De la gloria cinematográfica a la autodefinición
Aunque Flashdance recibió críticas mixtas —el célebre Roger Ebert la incluyó entre sus películas «más odiadas»— el público la abrazó con fervor. La película se transformó en un fenómeno de taquilla y la canción “What a Feeling” de Irene Cara ganó el Oscar a Mejor Canción Original.
Poco antes del estreno, se reveló que Beals no realizó todas las escenas de baile, generando controversia. Las acrobacias y pasos de danza más complejos fueron ejecutados por dobles, principalmente Marine Jahan y Sharon Shapiro. Años después, Beals reconocería abiertamente que, si bien tenía habilidades para la danza, no poseía el nivel técnico que exigían las secuencias.

«Filmé Flashdance cuando ya me habían aceptado en Yale; continuar mi educación parecía el siguiente paso lógico. Ni siquiera dudé un segundo», recordó Beals en una entrevista reciente.
Priorizar la educación sobre la fama
Mientras Hollywood esperaba consolidarla como una nueva estrella, Beals eligió otro camino: se matriculó en la Universidad de Yale, donde se graduó en Literatura Americana en 1987. Durante su estancia universitaria compartió aulas con figuras como Jodie Foster y David Duchovny.
Aunque continuó actuando en películas como La prometida (1985) y Besos de vampiro (1989), Beals optó por una vida más discreta, alejada del vértigo de Hollywood. Su enfoque siempre fue el crecimiento intelectual y personal por encima del estrellato fugaz.
El regreso: un ícono LGBTQ+ en la televisión
Su verdadero resurgimiento llegó en 2004 con la serie The L Word, donde interpretó a Bette Porter, un papel pionero en la representación de mujeres LGBTQ+ en televisión. Gracias a su actuación, Beals ganó el Golden Gate Award y se consolidó como referente de una generación que buscaba mayor diversidad en la pantalla.
Diez años después, retomó su papel en The L Word: Generation Q, continuando su legado como figura influyente en la lucha por la visibilidad y el respeto a la diversidad sexual.
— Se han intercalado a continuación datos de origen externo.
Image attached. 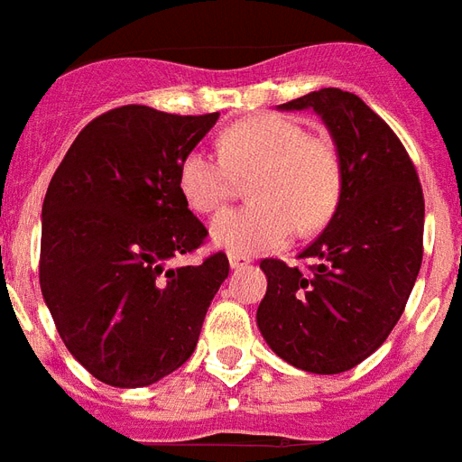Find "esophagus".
<instances>
[{
    "label": "esophagus",
    "instance_id": "1",
    "mask_svg": "<svg viewBox=\"0 0 462 462\" xmlns=\"http://www.w3.org/2000/svg\"><path fill=\"white\" fill-rule=\"evenodd\" d=\"M249 263V256H239V254H230V266L232 269H242Z\"/></svg>",
    "mask_w": 462,
    "mask_h": 462
}]
</instances>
Una vida entre la literatura, la fotografía y la introspección
Más allá de la actuación, Jennifer Beals ha cultivado una pasión profunda por la literatura y la fotografía. Recientemente publicó su primer libro, The L Word: A Photographic Journal, una obra que surgió como proyecto personal y terminó por convertirse en una crónica visual de su tiempo en el set de la serie.
En redes sociales, especialmente en Instagram, Beals comparte fragmentos de su vida dedicada a las artes, el bienestar y la reflexión espiritual, lejos del bullicio de Hollywood.
“La fotografía y la literatura son mi manera de seguir conectada con el arte de forma más íntima y sincera”, ha expresado.
En su vida personal, Beals ha sido reservada. Tras un primer matrimonio con el director Alexander Rockwell, en 1998 se casó con el empresario canadiense Ken Dixon, con quien tuvo una hija, Ella, en 2005. Además, ha enfrentado desafíos de salud que la acercaron al yoga, el pilates y a prácticas de medicina alternativa.
Hoy, a los 61 años, Jennifer Beals sigue inspirando no solo como la joven soñadora que conquistó a millones en Flashdance, sino como una mujer que eligió vivir su arte a su manera, con profundidad, sabiduría y autenticidad.